* Page excerpt *
-- start --

Judy and David Lamper

When David (BS '71) and Judy (BS '72) Lamper decided to attend Ball State, they needed a little financial help. When they graduated, they were able to give back so other students could receive the help they needed as well.

As nontraditional students commuting every day from Alexandria, Ind., where they lived with their young daughter, Robin, the Lampers needed financial aid so they could both attend Ball State. Knowing that Ball State President John Pruis was always there for the students, the Lampers went directly to him and asked for help. Following the meeting, he encouraged their application for financial aid.

As a veteran, David received financial aid through the G.I. Bill. They ultimately received a $400 scholarship allowing Judy to attend Ball State as well.

"If President Pruis and the financial aid office had not given us a fair evaluation of our financial aid request, we would not have had the opportunity to get our degrees," David says. "Most of us can remember at least one defining moment in our lives, and for us that was the moment."

-- end --

* Challenge 1 *
Transcribe the part of the Lamper profile from "Judy and David" up to and including "needed as well.".
* Challenge 2 *
Go on with the profile of Judy and David Lamper, starting right after its last sentence.

* Data section *

-- start --

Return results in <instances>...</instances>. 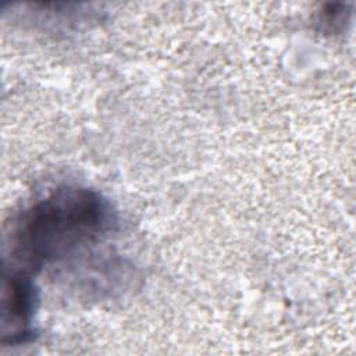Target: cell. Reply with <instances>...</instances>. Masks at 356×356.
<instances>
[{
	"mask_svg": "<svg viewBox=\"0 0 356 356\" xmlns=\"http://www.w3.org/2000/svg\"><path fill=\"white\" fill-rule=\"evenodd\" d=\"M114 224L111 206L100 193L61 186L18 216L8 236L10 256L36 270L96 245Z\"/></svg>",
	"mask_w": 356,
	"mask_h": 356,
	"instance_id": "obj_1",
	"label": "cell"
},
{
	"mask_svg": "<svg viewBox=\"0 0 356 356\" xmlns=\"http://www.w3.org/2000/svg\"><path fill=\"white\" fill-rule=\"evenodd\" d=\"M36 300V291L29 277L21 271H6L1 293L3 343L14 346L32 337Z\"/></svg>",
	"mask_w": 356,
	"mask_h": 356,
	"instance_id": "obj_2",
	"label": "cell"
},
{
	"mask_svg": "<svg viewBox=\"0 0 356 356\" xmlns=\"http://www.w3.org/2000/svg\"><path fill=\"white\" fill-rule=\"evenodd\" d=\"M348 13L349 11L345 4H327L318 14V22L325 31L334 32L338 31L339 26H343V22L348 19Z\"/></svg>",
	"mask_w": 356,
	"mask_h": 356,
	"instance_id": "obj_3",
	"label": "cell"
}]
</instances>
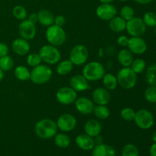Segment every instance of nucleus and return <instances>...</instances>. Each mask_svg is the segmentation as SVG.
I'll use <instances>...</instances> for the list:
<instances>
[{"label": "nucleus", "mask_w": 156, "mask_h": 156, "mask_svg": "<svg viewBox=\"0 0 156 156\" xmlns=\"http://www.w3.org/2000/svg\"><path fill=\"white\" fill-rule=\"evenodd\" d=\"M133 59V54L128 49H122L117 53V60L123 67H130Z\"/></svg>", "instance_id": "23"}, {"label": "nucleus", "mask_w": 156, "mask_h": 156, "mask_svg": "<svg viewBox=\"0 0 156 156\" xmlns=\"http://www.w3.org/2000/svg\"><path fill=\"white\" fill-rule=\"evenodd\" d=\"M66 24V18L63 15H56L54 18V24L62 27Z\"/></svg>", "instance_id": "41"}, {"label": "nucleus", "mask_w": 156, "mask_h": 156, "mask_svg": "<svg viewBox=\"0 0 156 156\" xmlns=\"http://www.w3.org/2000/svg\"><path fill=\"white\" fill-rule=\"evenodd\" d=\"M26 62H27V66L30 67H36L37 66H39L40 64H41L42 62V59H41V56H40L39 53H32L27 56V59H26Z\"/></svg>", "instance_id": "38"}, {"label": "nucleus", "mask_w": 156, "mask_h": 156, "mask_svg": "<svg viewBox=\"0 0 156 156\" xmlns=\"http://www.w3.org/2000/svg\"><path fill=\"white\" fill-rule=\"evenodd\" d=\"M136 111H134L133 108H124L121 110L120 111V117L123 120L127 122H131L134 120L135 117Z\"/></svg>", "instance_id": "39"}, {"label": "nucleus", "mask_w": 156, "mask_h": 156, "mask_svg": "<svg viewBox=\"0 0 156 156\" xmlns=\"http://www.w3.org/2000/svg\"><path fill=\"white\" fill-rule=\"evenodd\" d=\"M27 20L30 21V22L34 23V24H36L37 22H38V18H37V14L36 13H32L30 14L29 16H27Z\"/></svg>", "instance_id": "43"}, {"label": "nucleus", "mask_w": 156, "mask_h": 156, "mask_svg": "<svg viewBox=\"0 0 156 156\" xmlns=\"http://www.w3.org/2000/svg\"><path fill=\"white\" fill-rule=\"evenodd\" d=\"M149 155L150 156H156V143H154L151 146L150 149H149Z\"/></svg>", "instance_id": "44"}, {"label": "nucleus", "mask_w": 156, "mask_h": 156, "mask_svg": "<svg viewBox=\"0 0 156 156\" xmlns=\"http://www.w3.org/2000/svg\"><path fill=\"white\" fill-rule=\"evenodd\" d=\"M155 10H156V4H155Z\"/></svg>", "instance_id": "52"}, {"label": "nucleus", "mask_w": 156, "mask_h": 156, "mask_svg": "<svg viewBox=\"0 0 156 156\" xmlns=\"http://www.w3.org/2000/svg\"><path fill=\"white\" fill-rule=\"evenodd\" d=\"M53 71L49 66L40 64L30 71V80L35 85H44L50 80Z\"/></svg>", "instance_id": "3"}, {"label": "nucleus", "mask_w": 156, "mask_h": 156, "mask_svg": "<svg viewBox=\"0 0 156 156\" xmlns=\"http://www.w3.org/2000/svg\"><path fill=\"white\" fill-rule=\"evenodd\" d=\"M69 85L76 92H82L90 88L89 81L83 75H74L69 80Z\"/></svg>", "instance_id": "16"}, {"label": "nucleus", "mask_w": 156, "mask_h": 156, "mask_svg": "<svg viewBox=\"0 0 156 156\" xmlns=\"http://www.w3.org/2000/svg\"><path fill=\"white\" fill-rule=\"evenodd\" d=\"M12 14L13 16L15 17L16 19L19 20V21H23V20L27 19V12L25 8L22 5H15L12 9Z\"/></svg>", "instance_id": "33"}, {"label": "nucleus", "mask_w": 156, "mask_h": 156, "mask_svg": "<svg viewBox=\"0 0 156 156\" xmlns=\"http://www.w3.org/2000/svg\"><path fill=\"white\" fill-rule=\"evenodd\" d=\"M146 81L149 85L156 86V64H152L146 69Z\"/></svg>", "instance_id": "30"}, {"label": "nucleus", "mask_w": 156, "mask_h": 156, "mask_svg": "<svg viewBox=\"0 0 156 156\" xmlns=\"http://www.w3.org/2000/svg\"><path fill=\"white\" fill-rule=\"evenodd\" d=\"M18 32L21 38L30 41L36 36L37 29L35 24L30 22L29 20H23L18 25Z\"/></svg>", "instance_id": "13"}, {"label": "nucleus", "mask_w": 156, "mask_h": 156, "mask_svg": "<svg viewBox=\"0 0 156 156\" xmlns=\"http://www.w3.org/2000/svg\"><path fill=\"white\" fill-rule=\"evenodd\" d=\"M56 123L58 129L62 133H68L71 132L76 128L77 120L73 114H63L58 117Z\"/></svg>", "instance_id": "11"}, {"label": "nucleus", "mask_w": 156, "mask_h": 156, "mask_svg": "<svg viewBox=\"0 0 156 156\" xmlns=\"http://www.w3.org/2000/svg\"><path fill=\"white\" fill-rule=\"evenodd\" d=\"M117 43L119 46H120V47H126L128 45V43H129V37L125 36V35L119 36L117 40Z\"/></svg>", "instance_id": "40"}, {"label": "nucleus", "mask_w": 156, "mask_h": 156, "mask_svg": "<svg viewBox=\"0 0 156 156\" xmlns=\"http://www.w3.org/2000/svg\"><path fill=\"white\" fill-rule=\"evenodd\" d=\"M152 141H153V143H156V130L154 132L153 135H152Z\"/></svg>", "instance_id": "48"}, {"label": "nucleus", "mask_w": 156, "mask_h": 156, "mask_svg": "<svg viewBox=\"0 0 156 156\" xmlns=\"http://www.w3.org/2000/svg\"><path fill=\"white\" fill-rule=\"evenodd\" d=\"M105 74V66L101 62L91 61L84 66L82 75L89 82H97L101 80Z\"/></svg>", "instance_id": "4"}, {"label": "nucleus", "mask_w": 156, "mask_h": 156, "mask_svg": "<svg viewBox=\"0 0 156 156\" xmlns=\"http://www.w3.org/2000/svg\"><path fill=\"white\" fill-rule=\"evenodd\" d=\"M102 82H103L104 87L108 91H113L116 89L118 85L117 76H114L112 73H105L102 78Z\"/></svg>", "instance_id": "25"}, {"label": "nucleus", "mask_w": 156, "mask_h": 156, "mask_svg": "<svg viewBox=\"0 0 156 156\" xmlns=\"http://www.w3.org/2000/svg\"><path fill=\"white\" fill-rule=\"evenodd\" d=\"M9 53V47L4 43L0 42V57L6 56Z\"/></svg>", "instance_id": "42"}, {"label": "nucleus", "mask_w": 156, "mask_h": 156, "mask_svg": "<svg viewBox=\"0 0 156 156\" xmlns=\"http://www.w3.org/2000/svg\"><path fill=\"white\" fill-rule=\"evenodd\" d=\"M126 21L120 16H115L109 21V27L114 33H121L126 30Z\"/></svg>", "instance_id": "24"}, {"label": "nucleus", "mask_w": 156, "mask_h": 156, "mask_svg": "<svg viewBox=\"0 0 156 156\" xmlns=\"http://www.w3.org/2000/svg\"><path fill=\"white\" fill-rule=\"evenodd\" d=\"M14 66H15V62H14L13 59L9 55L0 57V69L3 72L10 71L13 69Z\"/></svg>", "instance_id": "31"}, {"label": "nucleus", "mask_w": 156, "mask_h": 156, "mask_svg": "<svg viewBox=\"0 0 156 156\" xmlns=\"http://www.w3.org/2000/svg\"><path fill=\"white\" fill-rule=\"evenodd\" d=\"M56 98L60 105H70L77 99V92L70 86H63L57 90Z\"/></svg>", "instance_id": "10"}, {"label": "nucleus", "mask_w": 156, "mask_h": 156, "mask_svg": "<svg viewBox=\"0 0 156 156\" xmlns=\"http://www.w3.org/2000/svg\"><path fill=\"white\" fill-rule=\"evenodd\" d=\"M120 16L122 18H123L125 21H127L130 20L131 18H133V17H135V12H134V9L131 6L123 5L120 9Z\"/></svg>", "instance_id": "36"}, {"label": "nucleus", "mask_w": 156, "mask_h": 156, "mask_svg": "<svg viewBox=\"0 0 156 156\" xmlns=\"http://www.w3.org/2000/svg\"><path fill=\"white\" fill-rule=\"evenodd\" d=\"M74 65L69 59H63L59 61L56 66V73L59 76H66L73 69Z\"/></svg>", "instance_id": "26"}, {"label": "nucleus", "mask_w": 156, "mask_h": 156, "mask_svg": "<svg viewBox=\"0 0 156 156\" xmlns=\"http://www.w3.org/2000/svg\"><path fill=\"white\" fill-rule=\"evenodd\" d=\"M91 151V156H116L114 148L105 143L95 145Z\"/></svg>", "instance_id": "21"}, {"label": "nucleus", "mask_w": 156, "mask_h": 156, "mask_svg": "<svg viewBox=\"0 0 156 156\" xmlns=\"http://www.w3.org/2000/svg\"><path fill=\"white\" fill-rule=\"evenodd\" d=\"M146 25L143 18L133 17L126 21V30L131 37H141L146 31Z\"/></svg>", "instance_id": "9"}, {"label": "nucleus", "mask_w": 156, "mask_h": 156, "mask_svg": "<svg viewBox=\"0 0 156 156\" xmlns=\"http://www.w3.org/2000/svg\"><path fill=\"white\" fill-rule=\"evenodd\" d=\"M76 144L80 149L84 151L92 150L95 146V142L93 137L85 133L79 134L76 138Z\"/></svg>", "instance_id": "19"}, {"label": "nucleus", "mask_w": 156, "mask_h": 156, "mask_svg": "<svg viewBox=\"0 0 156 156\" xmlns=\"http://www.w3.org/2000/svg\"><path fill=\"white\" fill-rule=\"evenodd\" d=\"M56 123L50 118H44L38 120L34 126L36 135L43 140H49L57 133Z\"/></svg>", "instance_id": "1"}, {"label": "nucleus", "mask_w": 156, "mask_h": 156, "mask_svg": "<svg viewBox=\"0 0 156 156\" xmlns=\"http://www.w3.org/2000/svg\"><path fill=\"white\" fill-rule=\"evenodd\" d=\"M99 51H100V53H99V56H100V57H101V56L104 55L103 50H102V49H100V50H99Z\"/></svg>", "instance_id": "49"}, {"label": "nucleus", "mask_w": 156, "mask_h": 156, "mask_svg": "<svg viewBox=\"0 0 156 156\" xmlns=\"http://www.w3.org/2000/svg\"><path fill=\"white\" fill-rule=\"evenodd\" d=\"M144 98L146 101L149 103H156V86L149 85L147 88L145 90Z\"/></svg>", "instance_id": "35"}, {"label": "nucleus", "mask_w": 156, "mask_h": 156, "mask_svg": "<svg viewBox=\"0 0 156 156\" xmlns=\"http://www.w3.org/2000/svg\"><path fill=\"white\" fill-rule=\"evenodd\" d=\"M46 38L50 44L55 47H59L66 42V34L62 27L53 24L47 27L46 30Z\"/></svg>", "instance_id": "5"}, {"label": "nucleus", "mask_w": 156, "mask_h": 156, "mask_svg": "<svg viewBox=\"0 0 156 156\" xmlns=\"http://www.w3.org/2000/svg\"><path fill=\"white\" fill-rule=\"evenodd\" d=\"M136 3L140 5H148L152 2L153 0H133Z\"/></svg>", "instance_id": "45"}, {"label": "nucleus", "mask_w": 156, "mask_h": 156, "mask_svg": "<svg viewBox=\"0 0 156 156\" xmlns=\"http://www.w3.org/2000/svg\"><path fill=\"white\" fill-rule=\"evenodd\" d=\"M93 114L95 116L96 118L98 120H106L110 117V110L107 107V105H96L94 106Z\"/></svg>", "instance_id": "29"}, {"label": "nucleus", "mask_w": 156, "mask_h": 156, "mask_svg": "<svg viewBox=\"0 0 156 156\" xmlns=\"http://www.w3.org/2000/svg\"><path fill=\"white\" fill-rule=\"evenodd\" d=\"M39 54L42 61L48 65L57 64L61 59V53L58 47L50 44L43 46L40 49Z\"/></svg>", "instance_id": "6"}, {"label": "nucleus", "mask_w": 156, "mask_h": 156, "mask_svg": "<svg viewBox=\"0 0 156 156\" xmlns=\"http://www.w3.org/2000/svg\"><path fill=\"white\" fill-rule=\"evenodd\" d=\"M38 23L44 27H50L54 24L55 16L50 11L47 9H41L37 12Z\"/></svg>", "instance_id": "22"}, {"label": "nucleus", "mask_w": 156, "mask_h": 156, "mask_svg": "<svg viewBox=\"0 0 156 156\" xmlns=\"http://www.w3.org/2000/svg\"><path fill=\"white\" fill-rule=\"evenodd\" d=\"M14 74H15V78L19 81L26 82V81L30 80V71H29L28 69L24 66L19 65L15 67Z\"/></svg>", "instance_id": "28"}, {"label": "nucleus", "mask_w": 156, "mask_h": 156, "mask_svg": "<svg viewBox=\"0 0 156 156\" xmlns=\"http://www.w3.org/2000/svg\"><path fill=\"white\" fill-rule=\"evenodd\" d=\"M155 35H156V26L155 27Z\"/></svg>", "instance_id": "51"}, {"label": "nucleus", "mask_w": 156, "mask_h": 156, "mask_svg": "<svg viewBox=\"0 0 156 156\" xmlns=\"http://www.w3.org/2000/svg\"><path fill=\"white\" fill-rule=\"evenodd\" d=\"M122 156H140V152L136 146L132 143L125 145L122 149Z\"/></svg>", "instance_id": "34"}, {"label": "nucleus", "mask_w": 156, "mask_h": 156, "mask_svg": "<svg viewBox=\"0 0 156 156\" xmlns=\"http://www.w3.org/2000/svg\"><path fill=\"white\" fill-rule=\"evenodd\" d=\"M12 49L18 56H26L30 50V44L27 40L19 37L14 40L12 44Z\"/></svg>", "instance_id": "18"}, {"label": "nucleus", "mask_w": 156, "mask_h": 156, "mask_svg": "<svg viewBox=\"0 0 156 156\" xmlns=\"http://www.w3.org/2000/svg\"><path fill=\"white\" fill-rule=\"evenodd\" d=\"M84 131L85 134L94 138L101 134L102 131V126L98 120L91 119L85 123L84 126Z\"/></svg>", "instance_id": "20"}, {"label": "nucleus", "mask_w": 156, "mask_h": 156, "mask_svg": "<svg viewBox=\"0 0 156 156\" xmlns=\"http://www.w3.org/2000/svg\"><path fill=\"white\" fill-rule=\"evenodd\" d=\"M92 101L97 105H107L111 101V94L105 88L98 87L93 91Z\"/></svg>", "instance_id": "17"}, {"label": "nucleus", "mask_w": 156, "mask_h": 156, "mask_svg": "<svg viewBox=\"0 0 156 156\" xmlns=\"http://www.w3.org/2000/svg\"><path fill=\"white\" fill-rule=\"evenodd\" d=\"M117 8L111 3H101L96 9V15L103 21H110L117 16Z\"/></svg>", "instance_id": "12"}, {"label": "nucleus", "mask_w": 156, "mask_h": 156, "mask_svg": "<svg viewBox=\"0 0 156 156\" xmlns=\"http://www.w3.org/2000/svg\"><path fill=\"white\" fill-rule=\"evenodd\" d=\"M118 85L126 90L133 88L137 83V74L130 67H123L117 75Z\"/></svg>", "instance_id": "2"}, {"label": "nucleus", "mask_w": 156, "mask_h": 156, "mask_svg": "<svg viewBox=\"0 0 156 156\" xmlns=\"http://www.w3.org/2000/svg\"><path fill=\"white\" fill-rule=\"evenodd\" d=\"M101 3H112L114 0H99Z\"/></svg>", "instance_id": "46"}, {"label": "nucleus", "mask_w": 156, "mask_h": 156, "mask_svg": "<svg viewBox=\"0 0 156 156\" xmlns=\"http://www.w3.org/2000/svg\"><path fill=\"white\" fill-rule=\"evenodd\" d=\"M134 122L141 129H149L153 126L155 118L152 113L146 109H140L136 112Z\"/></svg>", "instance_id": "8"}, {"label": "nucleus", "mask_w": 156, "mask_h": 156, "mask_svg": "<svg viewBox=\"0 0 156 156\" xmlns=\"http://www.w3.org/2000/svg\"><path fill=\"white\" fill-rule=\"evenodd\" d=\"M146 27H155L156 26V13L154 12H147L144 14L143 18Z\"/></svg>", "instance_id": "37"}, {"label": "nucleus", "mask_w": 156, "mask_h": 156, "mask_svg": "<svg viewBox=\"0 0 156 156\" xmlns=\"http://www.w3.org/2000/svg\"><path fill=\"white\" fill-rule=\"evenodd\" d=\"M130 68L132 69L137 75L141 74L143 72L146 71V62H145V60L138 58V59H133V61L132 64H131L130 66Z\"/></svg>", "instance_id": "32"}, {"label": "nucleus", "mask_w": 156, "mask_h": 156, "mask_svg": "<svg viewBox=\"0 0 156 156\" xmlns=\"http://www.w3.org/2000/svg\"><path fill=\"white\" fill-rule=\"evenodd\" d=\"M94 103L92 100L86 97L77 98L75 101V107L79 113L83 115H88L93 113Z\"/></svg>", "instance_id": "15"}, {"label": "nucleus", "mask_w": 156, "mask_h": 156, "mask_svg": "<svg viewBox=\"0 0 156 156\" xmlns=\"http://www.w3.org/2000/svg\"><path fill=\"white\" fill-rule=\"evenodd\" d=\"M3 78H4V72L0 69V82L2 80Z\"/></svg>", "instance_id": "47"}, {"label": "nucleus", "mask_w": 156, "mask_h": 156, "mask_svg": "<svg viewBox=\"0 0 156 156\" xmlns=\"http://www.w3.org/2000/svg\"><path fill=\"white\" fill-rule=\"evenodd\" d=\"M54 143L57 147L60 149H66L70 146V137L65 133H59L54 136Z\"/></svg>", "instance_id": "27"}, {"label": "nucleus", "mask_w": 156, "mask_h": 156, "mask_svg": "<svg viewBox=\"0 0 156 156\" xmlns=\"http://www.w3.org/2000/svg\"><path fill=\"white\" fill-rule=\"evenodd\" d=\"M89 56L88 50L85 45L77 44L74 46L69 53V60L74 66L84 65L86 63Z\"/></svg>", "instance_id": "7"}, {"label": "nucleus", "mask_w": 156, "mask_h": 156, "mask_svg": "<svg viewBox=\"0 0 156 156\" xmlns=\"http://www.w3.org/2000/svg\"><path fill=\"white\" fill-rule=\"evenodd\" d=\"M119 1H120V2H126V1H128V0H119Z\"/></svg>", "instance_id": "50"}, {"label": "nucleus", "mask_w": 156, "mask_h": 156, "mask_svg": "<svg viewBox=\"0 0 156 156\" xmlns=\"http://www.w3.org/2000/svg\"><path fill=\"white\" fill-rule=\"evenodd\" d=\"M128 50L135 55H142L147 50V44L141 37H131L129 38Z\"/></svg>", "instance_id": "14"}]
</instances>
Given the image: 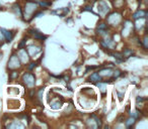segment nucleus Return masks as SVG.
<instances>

-- end --

* Written response 1 *
Judy and David Lamper

When David (BS '71) and Judy (BS '72) Lamper decided to attend Ball State, they needed a little financial help. When they graduated, they were able to give back so other students could receive the help they needed as well.

* Written response 2 *
Their Ball State degrees enabled them to find careers in the areas they loved. David worked in federal criminal investigations in Chicago as a U.S. postal inspector, while Judy taught high school and was the cheerleading coordinator for all sports in the Barrington, Ill., community school district.

Giving Back With a Win-Win Gift
The Lampers decided to give back to Ball State because of the help they received. "The primary value of our gift is knowing we may help other students get their degree," David says.

The couple chose to donate through a deferred charitable gift annuity because it provides them with extra retirement income for the rest of their lives. In addition, the residual of their gift will ultimately help students. Judy and David felt that an unrestricted gift was best, as it will allow Ball State to use their donation where it is needed most.

"We thought it was the right gift for us because we could get the tax deduction, defer the annuity payments for several years, as well as help Ball State students," David says.

Like former President Pruis and so many other alumni, the Lampers are there for the students.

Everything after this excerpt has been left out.